Background: This study investigated the anti-inflammatory effects of bee venom (BV) through the inhibition of nuclear factor kappa beta (NF-κB) expression in macrophages and keratinocytes. Methods: Cell viability assays were performed to investigate the cytotoxicity of BV in activated macrophages [lipopolysaccharide (LPS)] and keratinocytes [interferon-gamma/tumor necrosis factor-alpha (IFN-γ/ TNF-α)]. A luciferase assay was performed to investigate the cellular expression of NF-κB in relation to BV dose. The expression of NF-κB inhibitors (p-IκBα, IκBα, and p50 and p65) were determined by Western Blot analysis, and the electromobility shift assay.

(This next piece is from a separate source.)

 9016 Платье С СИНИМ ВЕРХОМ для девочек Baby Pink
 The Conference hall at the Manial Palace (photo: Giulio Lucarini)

A nitrite quantification assay was performed to investigate the effect of BV, and NF-κB inhibitor on nitric oxide (NO) production in macrophages. In addition, Western Blot analysis was performed to investigate the effect of BV on the expression of mitogen-activated protein kinases (MAPK) in activated macrophages and keratinocytes. Results: BV was not cytotoxic to activated macrophages and keratinocytes. Transcriptional activity of NFκB, and p50, p65, and p-IκBα expression was reduced by treatment with BV in activated macrophages and keratinocytes. Treatment with BV and an NF-κB inhibitor, reduced the production of NO by activated macrophages, and also reduced NF-κB transcriptional activity in activated keratinocytes (compared with either BV, or NF-κB inhibitor treatment). Furthermore, BV decreased p38, p-p38, JNK, and p-JNK expression in LPS-activated macrophages and IFN-γ/TNF-α-activated keratinocytes. Conclusion: BV blocked the signaling pathway of NF-κB, which plays an important role in the inflammatory response in macrophages and keratinocytes. These findings provided the possibility of BV in the treatment of atopic dermatitis.